**Textauszug:**
|---|

# PC abschalten - nur wie ???



## tobias (16 Februar 2005)

Tach,
nachdem ich vorhin (SuSE)Linux auf der zweiten Festplatte meines Werkstatt PCs installiert habe und das sogar auf Anhieb lief stellte ich zu Feierabend dann fest das sich die Kiste nicht mehr abschalten lässt ...

Sobald das Linux gestartet ist sind sämtliche Schalter am PC (ATX-Board/ Tyan) ohne Funktion. Beim 'Abmelden' fährt das Ding bis: 'halt immediately' wos bis zum Durchbrennen im eigenem Saft schmort. Drücke ich Reset oder den (ATX) 'Netzschalter' geht der Monitor aus aber die Festplatten rödeln weiter. 2Stunden rumdrehen am Powermanagement im BIOS brachte auch nichts - die Kiste ist definitiv nur mit ziehen des Netzsteckers abzuwürgen.  

Wenn ich ganz normal im Betrieb den 'Netzschalter' betätige (sozusagen 'Wutaus') dasselbe. Der Monitor stirbt, der PC rödelt munter weiter ... 
... bei W98/ W2k funktioniert alles wie vorgesehen - Beenden, und die Kiste legt automatisch den Hörer auf.
Hat da jemand 'ne Idee ???


----------



## Maxl (17 Februar 2005)

Notlösung:

Ein Standard ATX-PC lässt sich normalerweise zwangsweise ausschalten, indem man 4 Sekunden auf den "Netztaster" drückt.
Funktioniert bei ATX-PCs und Notebooks

Linux-Problem.... kenne mich mit Linux leider nicht aus


----------



## SPS Markus (17 Februar 2005)

Hi Tobias,
hat mit Sicherheit was mit dem ACPI oder APM-Modus zu tun. 
Eine Praktische Lösung kann ich dir jetzt nicht liefern da alle meine Linux-Systeme einwandfrei runterfahren bzw. 24/7h laufen.
Schau mal in 'nem Linux-Forum vorbei und stelle dort nochmals deine Frage.
Viel Glück!
Markus


----------



## Jakamara (31 März 2005)

Ich hab BSD.

Dort hatte ich einen Eintrag im log, dass mein BIOS blacklisted war.
Bis zum Update musste ich einen SW-Schalter umlegen, damit ACPI startete.

Schau mal nach ob du sowas findest.

|---|

**Material:**
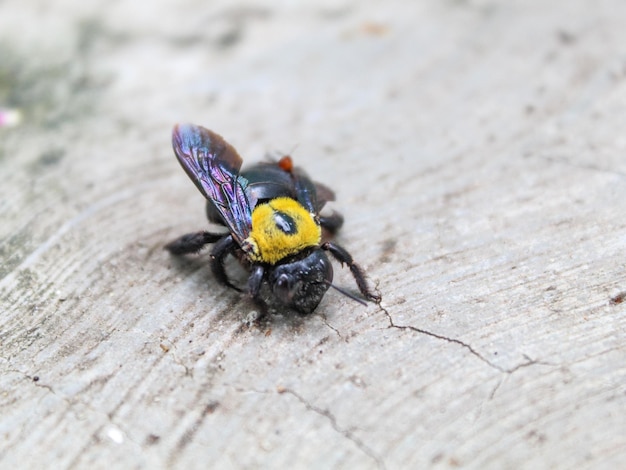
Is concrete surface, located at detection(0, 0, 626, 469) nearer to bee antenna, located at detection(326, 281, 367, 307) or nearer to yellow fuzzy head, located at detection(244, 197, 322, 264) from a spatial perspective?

|---|

**Aufgaben:**
(a) Wie lange muss man laut der Forumsdiskussion über das Abschalten des PCs auf den Netztaster drücken, um einen Standard-ATX-PC zwangsweise auszuschalten?
(b) Erklären Sie anhand der Forumsdiskussion über das Abschalten des PCs, weshalb SPS Markus keine praktische Lösung liefern kann.
(c) Schreiben Sie die Fortsetzung der Forumsdiskussion über das Abschalten des PCs.

**Lösungen:**
(a) Vier Sekunden.

(b) Alle seine eigenen Linux-Systeme fahren einwandfrei herunter oder laufen rund um die Uhr. Deshalb kennt er das Problem nicht aus eigener Erfahrung.

(c)
Ohne ACPI fährt der Power-Taster den Rechner nicht runter.


----------



## Jakamara (31 März 2005)

Nimm doch gleich was richtiges.

Ich hab FreeBSD hier.
Ich wollte ein stabiles Basissystem, nicht nur ein Kernel mit Extras.

Das ist zwar völlig uncool, Frauen und Chefs kann man damit nicht beeindrucken, aber es läuft problemlos.


----------



## Zottel (31 März 2005)

Kann mir nicht vorstellen, daß FreeBSD ausgerechnet bei ACPI besser sein soll als Linux. Das Problem ist, daß die Hardware/Mainboard-Hersteller es seit Jahren nicht gebacken kriegen die Standards so umzusetzen, daß es in allen Kombinationen funktioniert. Und ich vermute, Linux wurde auf einer größeren Anzahl von Kombinationen getestet.


----------



## Jakamara (31 März 2005)

Wenn es um einen Hype geht sind die immer hinterher.
Wenn es im solche Sachen geht hatte ich nie Verzug.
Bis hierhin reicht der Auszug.